CNESER 2023 : la contestation des élections des représentants étudiants devient sans objet

Le tribunal administratif de Paris a été saisi par deux étudiants contestant la régularité des élections au Conseil national de l’enseignement supérieur et de la recherche (CNESER) de juin 2023. Ils invoquaient un piratage de la campagne électorale et des irrégularités lors du dépouillement. Le juge a néanmoins jugé la requête sans objet, les mandats des élus concernés ayant expiré avant qu’il ne statue.

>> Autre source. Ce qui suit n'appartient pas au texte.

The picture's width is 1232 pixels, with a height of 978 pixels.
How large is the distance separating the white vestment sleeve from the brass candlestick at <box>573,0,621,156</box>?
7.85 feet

TA Paris, 22 oct. 2025, n° 2318197 – Lire en ligne

Le contexte des élections au CNESER :

Mme B… et M. D…, candidats ou soutiens de la liste UNEF, demandaient l’annulation des élections étudiantes du CNESER du 22 juin 2023, ainsi qu’une injonction au ministère de leur communiquer le compte-rendu de dépouillement. Ils soutenaient que le QR code menant à leur profession de foi avait été piraté, faussant la campagne, et que des irrégularités lors du dépouillement avaient altéré la sincérité du scrutin.

Le ministère de l’Enseignement supérieur et de la Recherche, défendeur, concluait au rejet de la requête, estimant que les griefs n’étaient pas fondés.

La question posée au juge administratif :

Les requérants contestaient les résultats d’un scrutin étudiant dont la durée de mandat est fixée à deux ans. Or, la juridiction a été saisie tardivement, et de nouvelles élections s’étaient tenues avant que l’affaire ne soit tranchée.

Le juge devait donc déterminer si la requête conservait encore un objet à juger au regard du renouvellement des mandats.

La décision du tribunal :

En application de l’article D. 232-6 du code de l’éducation, le mandat des représentants étudiants au CNESER est de deux ans. Le tribunal constate que le mandat des élus de 2023 a pris fin et que les nouveaux représentants ont été proclamés le 6 juin 2025. Dès lors, le litige est devenu sans objet, rendant inutile tout examen au fond.

Le juge rejette également la demande de communication du compte-rendu de dépouillement et refuse d’accorder une indemnité au titre de l’article L. 761-1 du code de justice administrative, l’État n’étant pas la partie perdante.

Portée de la décision :

Cette ordonnance illustre une règle classique du contentieux électoral : lorsqu’un mandat arrive à son terme avant jugement, le recours devient sans objet. Le juge ne statue alors pas sur la régularité du scrutin initial. Les requérants conservent toutefois la possibilité de soulever d’éventuelles irrégularités dans le cadre des nouvelles élections si elles persistent.